= Obiettivo =
Conta le righe delle voci in cui compare la stringa "white". Rispondi solo con il numero.

= Dati forniti =

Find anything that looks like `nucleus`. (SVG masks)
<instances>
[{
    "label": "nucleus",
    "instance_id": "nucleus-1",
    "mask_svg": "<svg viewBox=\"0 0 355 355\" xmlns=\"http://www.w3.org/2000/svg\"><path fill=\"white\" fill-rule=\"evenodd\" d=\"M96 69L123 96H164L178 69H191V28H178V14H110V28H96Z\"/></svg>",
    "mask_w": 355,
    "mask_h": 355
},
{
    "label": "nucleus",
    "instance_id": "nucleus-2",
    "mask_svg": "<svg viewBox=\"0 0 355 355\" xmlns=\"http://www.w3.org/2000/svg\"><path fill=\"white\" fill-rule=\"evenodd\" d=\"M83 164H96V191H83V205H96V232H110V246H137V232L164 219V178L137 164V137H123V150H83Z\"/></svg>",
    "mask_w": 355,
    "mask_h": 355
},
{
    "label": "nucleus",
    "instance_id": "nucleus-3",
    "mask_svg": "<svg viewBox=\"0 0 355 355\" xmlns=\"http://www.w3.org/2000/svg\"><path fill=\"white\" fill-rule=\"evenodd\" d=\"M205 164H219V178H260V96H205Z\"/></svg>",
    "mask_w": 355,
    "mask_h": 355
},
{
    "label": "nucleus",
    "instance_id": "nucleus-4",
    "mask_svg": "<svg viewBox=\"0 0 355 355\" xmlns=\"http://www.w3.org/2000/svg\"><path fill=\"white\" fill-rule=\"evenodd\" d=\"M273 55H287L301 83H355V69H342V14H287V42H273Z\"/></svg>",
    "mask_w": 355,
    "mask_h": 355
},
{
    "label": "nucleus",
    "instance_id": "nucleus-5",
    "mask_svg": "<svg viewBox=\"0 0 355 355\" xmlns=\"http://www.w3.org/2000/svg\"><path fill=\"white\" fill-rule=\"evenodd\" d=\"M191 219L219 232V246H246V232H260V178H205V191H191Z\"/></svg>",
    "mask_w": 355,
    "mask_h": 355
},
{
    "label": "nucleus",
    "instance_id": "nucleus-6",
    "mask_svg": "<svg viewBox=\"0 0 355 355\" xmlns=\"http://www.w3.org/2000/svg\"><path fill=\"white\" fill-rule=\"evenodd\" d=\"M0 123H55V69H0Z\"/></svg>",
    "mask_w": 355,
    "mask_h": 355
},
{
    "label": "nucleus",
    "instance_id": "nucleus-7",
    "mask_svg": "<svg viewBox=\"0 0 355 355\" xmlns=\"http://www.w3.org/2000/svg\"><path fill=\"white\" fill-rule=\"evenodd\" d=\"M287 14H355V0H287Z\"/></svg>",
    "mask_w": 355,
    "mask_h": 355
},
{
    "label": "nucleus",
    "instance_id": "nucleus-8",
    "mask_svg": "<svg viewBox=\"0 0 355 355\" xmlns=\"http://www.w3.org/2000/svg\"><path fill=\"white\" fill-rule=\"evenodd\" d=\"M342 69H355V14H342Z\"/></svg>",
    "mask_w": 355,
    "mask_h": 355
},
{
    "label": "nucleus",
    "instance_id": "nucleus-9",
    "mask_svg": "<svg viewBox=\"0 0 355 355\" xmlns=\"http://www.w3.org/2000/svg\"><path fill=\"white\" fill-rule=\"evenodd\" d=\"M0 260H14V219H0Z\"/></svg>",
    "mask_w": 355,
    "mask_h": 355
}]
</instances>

= Risultato corretto =
9